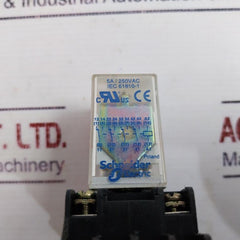 Telemecanique/schneider Electric Rxn 41g12 Bd Miniature Relay With Base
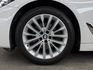 17/18年式 大改款 G30 520i Luxury 2.0L - 免鑰匙啟動/摸門解鎖/電尾門/盲點/定速/無線充電  第20張縮圖
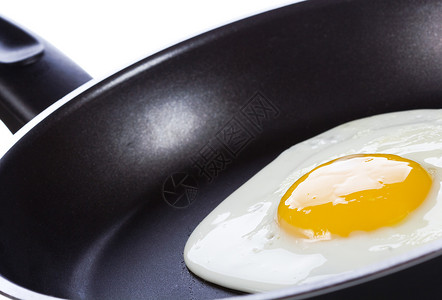 白底煎锅里煎鸡蛋图片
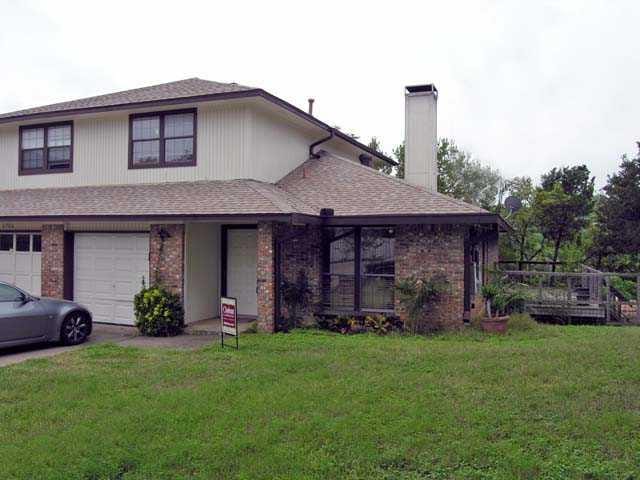 6906 Thorncliffe Dr Unit #2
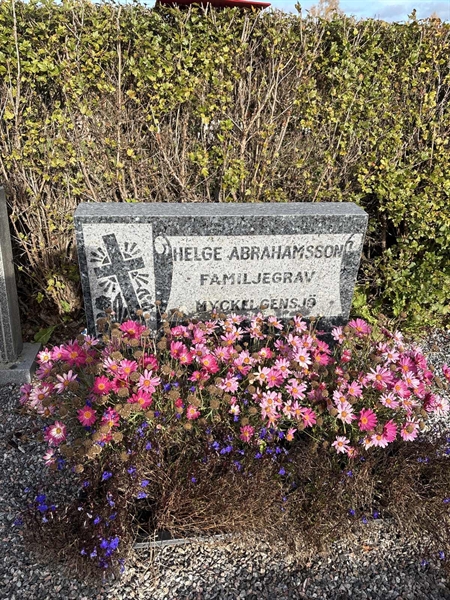 Grave number: 4 N ND    71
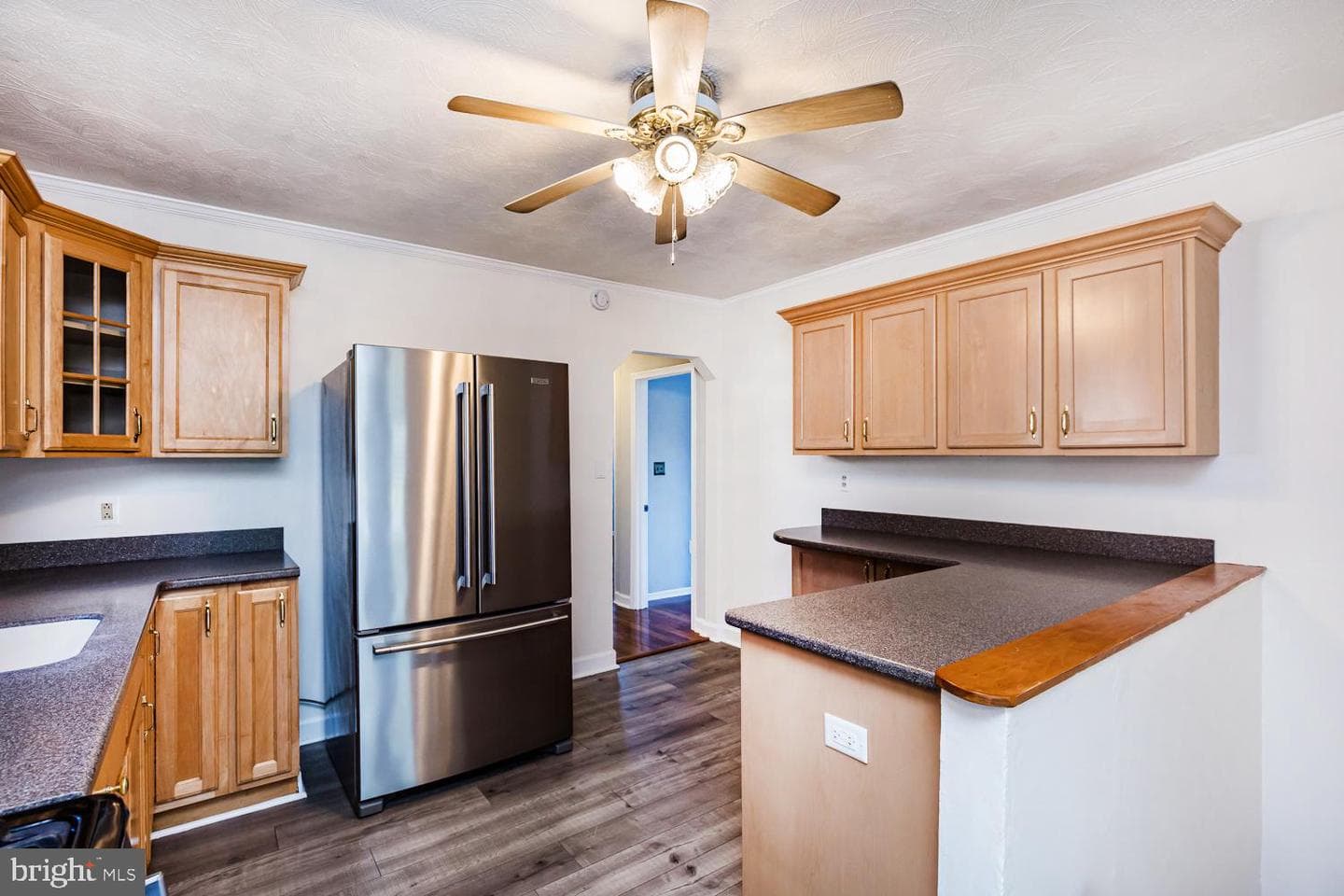 9227 Gross Avenue photo 8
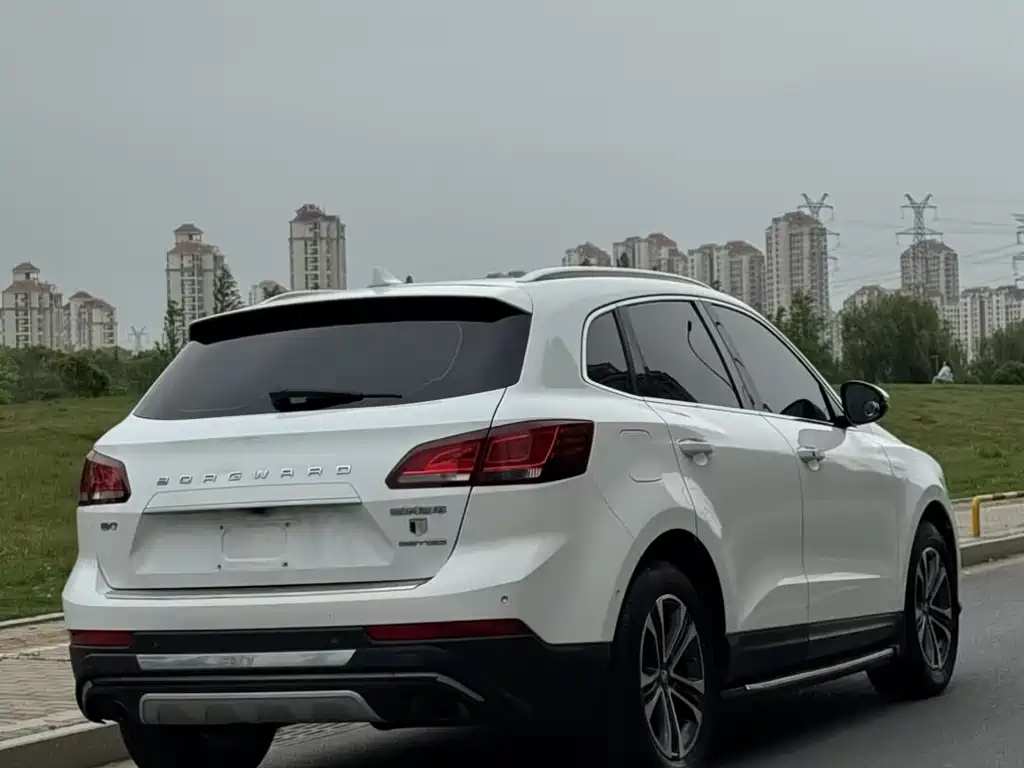 Borgward BX7 — миниатюра 5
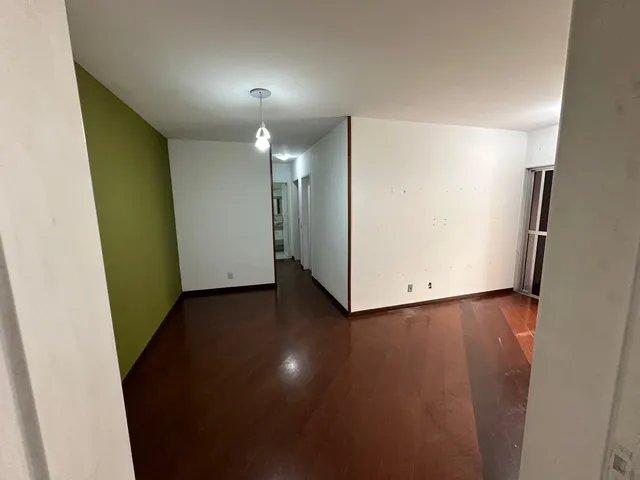 Apartamento à venda com 2 quartos, 67m² - Foto 3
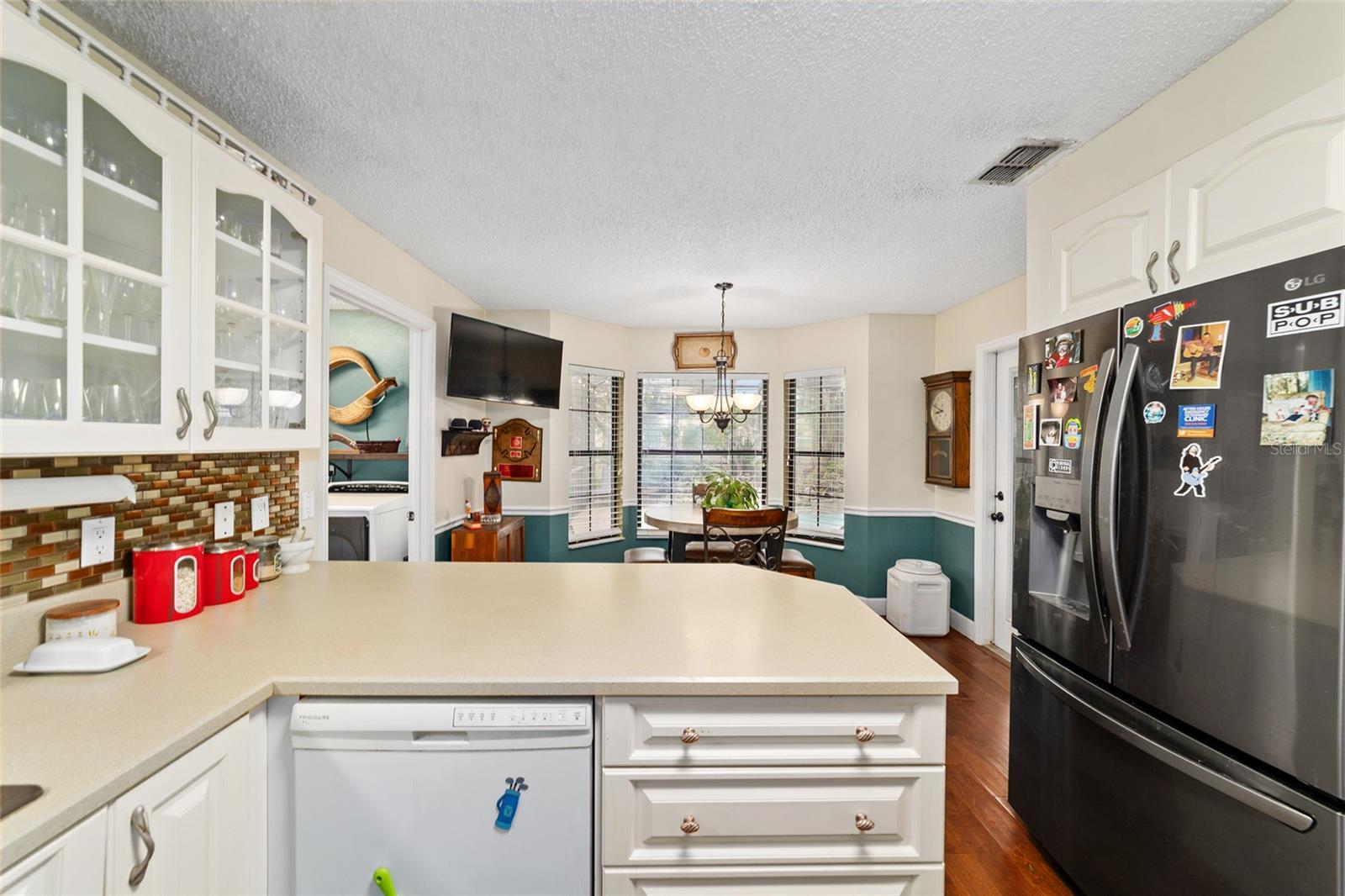 COUNTRY ESTATE - Residential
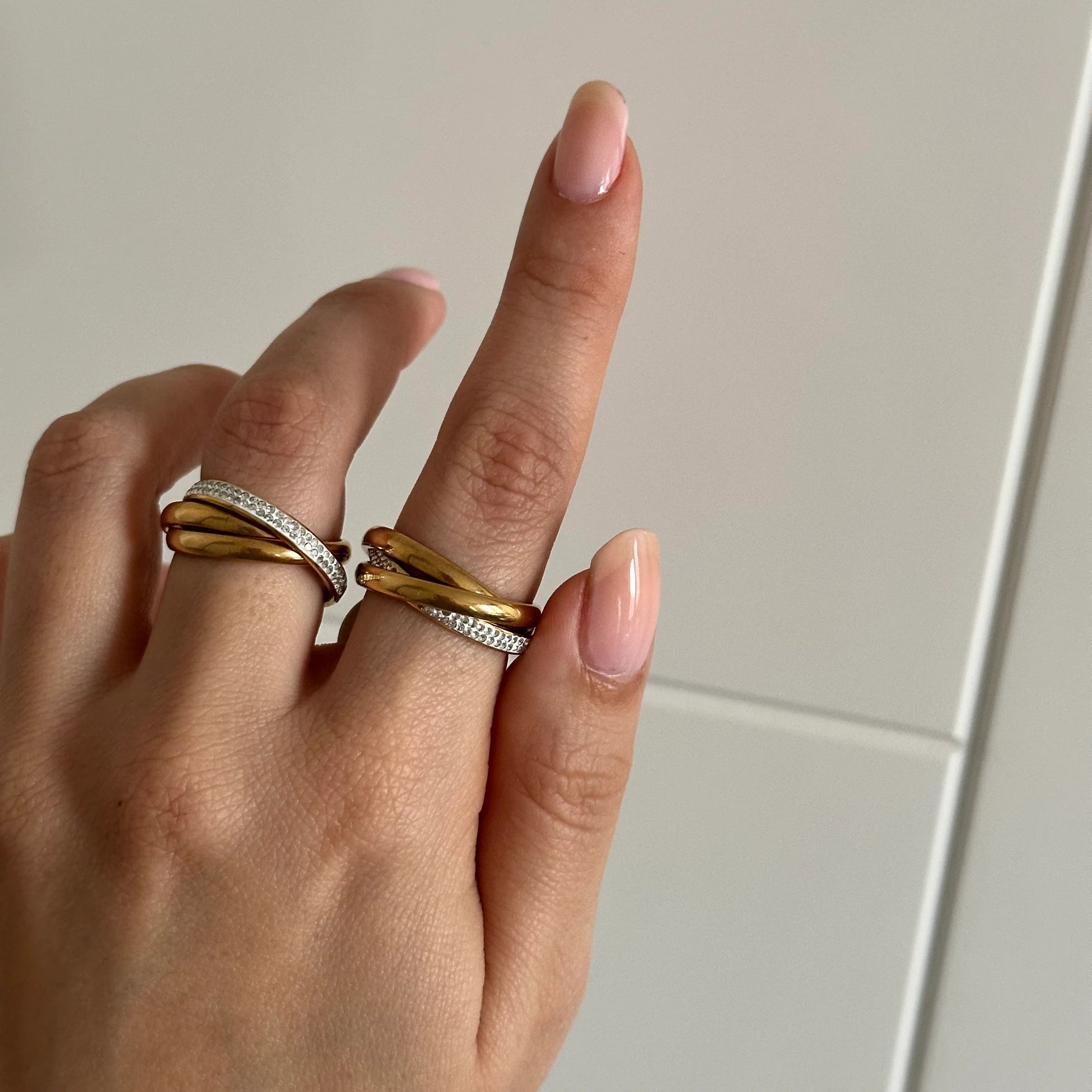 Zirkon Taş Çelik Stres Yüzüğü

◇ ◇ ◇ ◇ ◇ ◇ ◇

→ Work instruction
Copy the text lines of all ten items above character for character, leaving out the pictures.

→ Result of this task
 Telemecanique/schneider Electric Rxn 41g12 Bd Miniature Relay With Base
 17/18年式 大改款 G30 520i Luxury 2.0L - 免鑰匙啟動/摸門解鎖/電尾門/盲點/定速/無線充電  第20張縮圖
 白底煎锅里煎鸡蛋图片
 6906 Thorncliffe Dr Unit #2
 Grave number: 4 N ND    71
 9227 Gross Avenue photo 8
 Borgward BX7 — миниатюра 5
 Apartamento à venda com 2 quartos, 67m² - Foto 3
 COUNTRY ESTATE - Residential
 Zirkon Taş Çelik Stres Yüzüğü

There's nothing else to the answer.